在另一个具体实施方式中,在步骤(2)中,在每个分区的序列片段的3’端添加通用接头A,在第1分区中的每个序列片段的5’端添加分区接头A1,在第2分区中的每个序列片段的5’端添加分区接头A2,……,在第i分区中的每个序列片段的5’端添加分区接头Ai,其中所述各分区接头序列彼此不同但长度相同,优选为16-20nt。
在本发明中,根据包括但不限于以下规则进行分区接头的设计:1)避免连续出现4个以上的单一碱基,即:可以接受“AAA”但不可接受“AAAA”;2)不能出现超过3个碱基的串联重复或者互补重复,即不可以接受例如“ATCATCATC”这样的 串联重复以及例如“ATCXXXGAT”这样的互补重复;3)不能出现DNA或RNA二级结构;4)不同接头之间不能形成二聚体;5)接头序列与待存储的序列片段只有尽量少的重合度。
在一个具体实施方式中,分区接头可以按二进制大小排列(即A或T代表0,C或G代表1,也可能A或C代表0,T或G代表1等等,共12种组合方式),或者按四进制大小进行排列(例:A=“0”,T=“1”,C=“2”,G=“3”,共24种方式),达到添加索引编号的目的,根据所述索引编号能够将各分区序列按照编号顺序进行组装。
在另一个具体实施方式中,进一步包括在步骤(2)获得添加了分区接头的序列片段后,为各序列片段添加索引编号,其中所述索引编号与所述分区接头相邻。具体而言,所述索引编号为按照规则制定的索引码,如规定“AAAA”=1、“CCCC”=2、“TTTT”=3、“GGGG”=4、“ATCG”=5等,本领域技术人员可以理解,所述规则为使用者的自定义规则,只要所述规则能够实现将索引码与序列的位置顺序信息一一对应,具体的编码规则不受限制。再者,本领域技术人员可以理解,为各序列片段添加索引编号,只要索引编号与分区接头相邻,索引编号添加的具***置不受限制。如在序列片段的5’端添加索引编号后,从序列的5’到3’端形成“分区接头-索引编号-存储有数据的序列片段-分区接头”、“通用接头-索引编号-存储有数据的序列片段-分区接头”或着“分区接头-索引编号-存储有数据的序列片段-通用接头”;又如在序列片段的3’端添加索引编号后,从序列的5’到3’端形成“分区接头-存储有数据的序列片段-索引编号-分区接头”、“分区接头-存储有数据的序列片段-索引编号-通用接头”或者“通用接头-存储有数据的序列片段-索引编号-分区接头”。
在一个具体实施方式中,所述分区接头的长度为18nt,所述索引编号序列的长度为5nt-10nt,优选为6nt。
在一个具体实施方式中,根据存储数据时所使用的编码规则来确定待编辑的序列片段所在的分区n。当所存储的数据需要编辑时,如原始数据自身出现错误需要更正,通过存储数据时所用的编码规则,如二进制编码规则,Huffman编码规则、喷泉码编码规则、异或编码规则、或Grass编码规则等,按照编码规则寻找到错误数据所在的分区n。
在另一个具体实施方式中,通过对步骤(3)所合成的核酸序列片段进行测序并进行序列比对来确定待编辑的序列片段所在的分区n。
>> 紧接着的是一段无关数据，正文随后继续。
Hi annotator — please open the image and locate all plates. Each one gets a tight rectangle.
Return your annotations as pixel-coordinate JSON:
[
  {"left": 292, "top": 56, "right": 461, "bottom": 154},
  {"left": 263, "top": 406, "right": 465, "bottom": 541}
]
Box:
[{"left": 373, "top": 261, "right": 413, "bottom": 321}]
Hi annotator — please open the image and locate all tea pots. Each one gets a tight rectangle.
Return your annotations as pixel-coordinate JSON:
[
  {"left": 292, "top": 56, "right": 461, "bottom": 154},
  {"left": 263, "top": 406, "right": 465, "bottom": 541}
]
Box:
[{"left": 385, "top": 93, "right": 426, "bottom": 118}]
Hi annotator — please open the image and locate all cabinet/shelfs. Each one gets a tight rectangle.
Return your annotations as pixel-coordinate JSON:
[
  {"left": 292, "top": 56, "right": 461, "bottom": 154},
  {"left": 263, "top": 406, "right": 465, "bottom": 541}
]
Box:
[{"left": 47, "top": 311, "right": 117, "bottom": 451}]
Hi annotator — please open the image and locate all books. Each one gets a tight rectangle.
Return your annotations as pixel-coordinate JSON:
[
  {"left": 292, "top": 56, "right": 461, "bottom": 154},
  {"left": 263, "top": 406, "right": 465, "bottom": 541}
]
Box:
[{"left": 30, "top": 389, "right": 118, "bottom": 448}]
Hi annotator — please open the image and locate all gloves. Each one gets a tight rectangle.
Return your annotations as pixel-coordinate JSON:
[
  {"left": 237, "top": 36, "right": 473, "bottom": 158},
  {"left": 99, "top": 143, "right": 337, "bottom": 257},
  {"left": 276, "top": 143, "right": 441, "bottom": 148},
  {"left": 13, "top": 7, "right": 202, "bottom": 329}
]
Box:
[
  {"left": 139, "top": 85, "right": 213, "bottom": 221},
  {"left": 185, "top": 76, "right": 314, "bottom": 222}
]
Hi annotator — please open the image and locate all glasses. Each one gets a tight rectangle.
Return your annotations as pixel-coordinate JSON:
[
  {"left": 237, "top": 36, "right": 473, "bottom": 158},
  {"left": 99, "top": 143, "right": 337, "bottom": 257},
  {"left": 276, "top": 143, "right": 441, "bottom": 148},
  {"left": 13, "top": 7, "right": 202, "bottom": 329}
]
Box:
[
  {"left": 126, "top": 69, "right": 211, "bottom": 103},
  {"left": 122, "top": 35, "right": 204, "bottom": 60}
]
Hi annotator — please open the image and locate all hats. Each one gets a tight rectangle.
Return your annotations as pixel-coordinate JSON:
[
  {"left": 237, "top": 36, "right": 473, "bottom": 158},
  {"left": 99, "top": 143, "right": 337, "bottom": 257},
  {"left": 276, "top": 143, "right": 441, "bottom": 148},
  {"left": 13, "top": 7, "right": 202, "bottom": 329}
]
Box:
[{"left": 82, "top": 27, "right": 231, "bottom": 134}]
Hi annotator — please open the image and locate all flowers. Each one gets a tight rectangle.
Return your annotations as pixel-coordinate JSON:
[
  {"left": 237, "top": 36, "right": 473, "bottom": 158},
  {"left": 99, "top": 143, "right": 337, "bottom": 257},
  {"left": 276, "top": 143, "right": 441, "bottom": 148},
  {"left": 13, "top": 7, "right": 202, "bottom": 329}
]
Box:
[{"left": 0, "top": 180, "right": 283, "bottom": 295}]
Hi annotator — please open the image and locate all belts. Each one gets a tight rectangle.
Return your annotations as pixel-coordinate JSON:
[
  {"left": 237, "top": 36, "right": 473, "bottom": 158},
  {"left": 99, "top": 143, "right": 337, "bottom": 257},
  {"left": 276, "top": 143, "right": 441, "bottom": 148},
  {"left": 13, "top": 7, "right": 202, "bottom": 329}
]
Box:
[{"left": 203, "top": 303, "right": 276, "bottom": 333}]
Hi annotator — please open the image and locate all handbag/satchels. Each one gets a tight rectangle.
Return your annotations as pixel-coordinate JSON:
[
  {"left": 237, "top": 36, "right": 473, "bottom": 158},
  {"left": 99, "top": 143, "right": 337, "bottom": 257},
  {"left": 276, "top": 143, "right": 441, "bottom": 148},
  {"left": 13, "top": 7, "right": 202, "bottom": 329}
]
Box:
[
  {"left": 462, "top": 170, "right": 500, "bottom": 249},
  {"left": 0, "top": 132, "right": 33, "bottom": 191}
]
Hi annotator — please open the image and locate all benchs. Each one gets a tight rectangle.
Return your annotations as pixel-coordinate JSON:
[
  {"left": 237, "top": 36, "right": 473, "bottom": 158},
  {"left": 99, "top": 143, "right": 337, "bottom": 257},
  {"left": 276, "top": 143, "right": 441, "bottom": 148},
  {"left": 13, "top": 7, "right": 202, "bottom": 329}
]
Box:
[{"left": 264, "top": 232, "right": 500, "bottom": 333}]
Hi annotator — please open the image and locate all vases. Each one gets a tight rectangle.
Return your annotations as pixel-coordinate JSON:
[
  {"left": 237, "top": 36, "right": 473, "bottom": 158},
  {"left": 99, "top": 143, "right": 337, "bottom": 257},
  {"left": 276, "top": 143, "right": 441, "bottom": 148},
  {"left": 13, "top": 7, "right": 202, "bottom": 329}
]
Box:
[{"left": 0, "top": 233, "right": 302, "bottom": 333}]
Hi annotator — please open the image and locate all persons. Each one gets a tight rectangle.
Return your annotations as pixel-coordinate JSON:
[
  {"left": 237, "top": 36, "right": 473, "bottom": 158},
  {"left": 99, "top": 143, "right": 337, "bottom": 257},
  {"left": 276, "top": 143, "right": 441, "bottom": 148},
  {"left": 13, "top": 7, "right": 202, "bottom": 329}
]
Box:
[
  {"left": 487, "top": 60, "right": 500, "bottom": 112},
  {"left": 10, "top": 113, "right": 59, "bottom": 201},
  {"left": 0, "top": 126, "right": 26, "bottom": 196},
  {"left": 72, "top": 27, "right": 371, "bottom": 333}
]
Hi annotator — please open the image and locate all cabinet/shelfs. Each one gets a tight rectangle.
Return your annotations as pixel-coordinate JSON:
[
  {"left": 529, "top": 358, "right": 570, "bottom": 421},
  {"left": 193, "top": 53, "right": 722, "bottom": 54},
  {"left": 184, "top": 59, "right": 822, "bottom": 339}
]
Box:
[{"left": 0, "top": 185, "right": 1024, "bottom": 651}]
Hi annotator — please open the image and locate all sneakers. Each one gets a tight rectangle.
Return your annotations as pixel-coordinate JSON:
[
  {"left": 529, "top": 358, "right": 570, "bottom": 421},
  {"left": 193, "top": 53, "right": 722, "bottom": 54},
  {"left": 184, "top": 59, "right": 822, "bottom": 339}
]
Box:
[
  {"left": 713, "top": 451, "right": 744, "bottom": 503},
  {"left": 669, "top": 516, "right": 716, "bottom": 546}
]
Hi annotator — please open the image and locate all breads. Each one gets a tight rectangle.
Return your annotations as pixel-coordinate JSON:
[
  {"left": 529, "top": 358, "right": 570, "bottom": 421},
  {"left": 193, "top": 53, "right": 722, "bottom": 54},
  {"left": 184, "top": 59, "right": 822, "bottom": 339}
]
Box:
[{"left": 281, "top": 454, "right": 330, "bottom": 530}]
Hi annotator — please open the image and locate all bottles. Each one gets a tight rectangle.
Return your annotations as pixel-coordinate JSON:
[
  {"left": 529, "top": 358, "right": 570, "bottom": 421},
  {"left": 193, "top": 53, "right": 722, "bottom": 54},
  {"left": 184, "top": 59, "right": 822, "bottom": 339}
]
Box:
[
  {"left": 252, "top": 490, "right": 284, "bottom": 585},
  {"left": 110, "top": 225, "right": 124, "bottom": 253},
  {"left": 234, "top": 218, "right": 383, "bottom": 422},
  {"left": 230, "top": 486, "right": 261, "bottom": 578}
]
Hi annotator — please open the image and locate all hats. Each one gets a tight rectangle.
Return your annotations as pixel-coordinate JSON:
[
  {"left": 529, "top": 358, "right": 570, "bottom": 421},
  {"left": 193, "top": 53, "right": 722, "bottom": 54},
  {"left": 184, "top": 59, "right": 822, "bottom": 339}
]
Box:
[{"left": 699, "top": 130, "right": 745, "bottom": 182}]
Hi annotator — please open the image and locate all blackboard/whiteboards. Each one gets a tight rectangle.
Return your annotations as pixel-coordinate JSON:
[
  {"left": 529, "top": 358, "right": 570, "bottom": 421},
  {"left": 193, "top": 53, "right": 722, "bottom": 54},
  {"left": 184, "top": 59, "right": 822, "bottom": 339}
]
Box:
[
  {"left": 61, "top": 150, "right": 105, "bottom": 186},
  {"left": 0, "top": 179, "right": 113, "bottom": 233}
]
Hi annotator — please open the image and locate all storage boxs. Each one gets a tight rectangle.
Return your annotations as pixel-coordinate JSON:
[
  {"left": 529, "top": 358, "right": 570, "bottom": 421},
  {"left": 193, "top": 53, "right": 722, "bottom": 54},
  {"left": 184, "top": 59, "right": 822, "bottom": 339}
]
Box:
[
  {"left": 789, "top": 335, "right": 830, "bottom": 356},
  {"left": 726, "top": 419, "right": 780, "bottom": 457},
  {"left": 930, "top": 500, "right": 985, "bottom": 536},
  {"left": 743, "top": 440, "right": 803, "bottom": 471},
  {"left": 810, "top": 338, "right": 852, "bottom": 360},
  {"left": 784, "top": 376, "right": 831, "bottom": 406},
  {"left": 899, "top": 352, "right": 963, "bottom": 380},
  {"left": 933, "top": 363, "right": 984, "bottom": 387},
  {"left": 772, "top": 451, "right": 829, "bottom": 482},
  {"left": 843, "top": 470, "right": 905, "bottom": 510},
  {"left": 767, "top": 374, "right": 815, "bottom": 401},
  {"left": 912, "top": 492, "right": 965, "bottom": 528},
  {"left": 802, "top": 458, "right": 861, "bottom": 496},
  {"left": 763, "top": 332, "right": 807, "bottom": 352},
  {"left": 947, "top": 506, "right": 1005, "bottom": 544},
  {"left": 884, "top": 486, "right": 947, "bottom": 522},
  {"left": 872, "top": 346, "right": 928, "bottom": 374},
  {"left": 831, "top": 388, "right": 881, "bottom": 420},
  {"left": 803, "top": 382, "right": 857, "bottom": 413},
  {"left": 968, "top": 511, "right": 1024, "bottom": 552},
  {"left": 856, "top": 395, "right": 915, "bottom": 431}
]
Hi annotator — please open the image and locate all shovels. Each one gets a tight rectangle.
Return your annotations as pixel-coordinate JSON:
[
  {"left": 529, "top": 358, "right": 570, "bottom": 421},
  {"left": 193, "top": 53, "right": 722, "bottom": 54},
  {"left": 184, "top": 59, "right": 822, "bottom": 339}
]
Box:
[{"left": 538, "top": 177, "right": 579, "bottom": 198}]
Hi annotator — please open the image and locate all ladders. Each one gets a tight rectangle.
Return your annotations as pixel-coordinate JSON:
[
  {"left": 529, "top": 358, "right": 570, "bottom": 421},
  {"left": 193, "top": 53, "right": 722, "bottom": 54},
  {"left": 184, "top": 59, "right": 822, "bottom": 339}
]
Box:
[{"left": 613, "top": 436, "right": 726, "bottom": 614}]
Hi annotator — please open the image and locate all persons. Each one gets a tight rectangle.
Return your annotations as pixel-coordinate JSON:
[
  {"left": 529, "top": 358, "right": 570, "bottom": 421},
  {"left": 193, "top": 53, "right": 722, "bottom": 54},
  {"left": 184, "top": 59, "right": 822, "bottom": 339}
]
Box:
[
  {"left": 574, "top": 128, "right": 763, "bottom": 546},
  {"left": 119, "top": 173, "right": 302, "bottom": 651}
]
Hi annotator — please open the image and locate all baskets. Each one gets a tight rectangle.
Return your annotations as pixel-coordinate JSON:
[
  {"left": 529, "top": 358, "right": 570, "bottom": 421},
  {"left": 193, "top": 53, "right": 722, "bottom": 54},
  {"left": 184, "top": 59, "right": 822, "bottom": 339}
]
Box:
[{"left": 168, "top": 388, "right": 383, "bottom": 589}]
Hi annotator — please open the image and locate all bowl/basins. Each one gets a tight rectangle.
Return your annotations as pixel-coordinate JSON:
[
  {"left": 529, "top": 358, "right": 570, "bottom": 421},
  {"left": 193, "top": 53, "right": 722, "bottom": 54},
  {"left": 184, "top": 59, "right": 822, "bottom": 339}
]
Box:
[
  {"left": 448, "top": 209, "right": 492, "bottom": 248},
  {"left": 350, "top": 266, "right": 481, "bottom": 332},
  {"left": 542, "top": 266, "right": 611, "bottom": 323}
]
在一个具体实施方式中,在步骤(5)中,使用多重PCR扩增所述序列片段。在本发明中,多重PCR可由本领域技术人员根据现有技术知识来进行。多重PCR过程可以是包括但不限于Touch up,Touch down等形式的PCR,所使用的聚合酶可以是包括但不限于Taq,Phusion,Q5,Vent,KlenTaq等不同种类的酶或者它们以不同配比的组合。
本领域技术人员可以理解,步骤(5)所述的分区引物库中的引物序列与本发明第一方面所述的分区接头序列是至少部分互补的,所述分区引物库包括分别与第1分区,第2分区,……,第n-1分区,第n+1分区,……,以及第i分区的分区接头序列至少部分互补的引物。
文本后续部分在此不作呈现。